The muhurat shot was taken on 12 June and filming began on 25 June 2015. Prior to this, in line with promoting the film, a first-look teaser was released by the makers on YouTube in the form typography on 11 June. Calling it a 'look test', the director said it was a first in Kannada cinema.

== Soundtrack==

The soundtrack for the film was composed by V. Harikrishna.

Track list (Bharjari)
| No. | Title | Lyrics | Singer(s) | Length |
|---|---|---|---|---|
| 1. | "Puttgowri" | Chethan Kumar | Vijay Prakash, Anuradha Bhat | 4:09 |
| 2. | "Bharjari Soundu" | Chethan Kumar | Shashank Sheshagiri | 3:59 |
| 3. | "Ajji Helida" | Chethan Kumar | Anuradha Bhat | 4:05 |
| 4. | "Ranga Baaro" | A. P. Arjun | V. Harikrishna, Indu Nagaraj | 4:05 |

Track list (Soorya the Soldier)
| No. | Title | Lyrics | Singer(s) | Length |
|---|---|---|---|---|
| 1. | "Gouri" | Santhosh Kodanad | Jayadeva, Anamika | 4:02 |
| 2. | "Ivanoru Porali" | Khader Hassan | Samson Silva | 4:01 |
| 3. | "Muthashi Kadhayile" | Khader Hassan | R.J. Sumi | 4:07 |
| 4. | "Airavatham Busil" | Khader Hassan | Samson Silva, Adv Gayathri | 3:13 |

== Release ==

- Bharjari was released on 15 September 2017.

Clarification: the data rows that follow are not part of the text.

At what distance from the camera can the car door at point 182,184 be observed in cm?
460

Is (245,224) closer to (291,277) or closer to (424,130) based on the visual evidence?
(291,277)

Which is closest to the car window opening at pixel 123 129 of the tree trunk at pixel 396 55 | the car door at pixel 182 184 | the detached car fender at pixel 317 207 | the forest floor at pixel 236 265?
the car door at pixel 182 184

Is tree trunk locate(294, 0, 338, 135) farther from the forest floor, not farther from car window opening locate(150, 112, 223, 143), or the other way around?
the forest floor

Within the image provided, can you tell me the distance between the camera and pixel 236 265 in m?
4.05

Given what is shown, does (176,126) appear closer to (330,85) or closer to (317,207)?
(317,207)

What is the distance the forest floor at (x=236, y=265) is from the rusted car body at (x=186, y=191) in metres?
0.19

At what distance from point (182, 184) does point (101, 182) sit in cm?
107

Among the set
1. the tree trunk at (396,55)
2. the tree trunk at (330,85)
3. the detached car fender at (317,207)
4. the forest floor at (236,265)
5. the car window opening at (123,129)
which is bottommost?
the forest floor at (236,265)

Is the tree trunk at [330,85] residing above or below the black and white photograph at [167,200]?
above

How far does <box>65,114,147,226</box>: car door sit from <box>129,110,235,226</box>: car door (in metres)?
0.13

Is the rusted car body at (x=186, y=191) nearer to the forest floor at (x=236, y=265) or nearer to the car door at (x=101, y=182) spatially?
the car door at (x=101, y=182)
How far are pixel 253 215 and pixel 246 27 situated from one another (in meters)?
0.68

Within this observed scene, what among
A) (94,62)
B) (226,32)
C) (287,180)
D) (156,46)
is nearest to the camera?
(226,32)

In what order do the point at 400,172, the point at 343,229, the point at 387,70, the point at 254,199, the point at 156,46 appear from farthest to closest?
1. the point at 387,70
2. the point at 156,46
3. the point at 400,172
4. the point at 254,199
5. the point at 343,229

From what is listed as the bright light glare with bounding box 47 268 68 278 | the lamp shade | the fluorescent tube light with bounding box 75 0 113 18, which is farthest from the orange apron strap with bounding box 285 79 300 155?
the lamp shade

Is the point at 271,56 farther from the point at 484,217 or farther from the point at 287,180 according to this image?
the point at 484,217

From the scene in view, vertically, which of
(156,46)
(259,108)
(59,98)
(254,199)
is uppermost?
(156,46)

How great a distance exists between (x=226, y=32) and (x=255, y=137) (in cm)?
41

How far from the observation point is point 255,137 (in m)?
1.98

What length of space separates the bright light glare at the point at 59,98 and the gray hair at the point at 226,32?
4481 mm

- The satellite and digital rights were sold to Star Suvarna and Disney+ Hotstar.

== Reception ==
Sunayana Suresh of The Times of India gave 3.5/5 stars and wrote "This is a mass entertainer which nearly works with a slight lag in the second half, but it does have enough to ensure at least one visit to the cinema halls." Shyam Prasad S of Bangalore Mirror gave 2.5/5 stars and wrote "Despite the slick narrative, amazing screen presence of Dhruva Sarja and grandly mounted sets, Bharjari is but a motley hotchpotch of situations from standard commercial films." Shashiprasad SM of Deccan Chronicle wrote "The director has carefully penned every word to give it a 'blockbuster' feel." A Sharadhaa of The New Indian Express wrote "Chethan Kumar and Dhruva Sarja seem to have cracked the commercial-movie formulae. The whistles and the crowds at the theatre give a thumbs-up to their effort."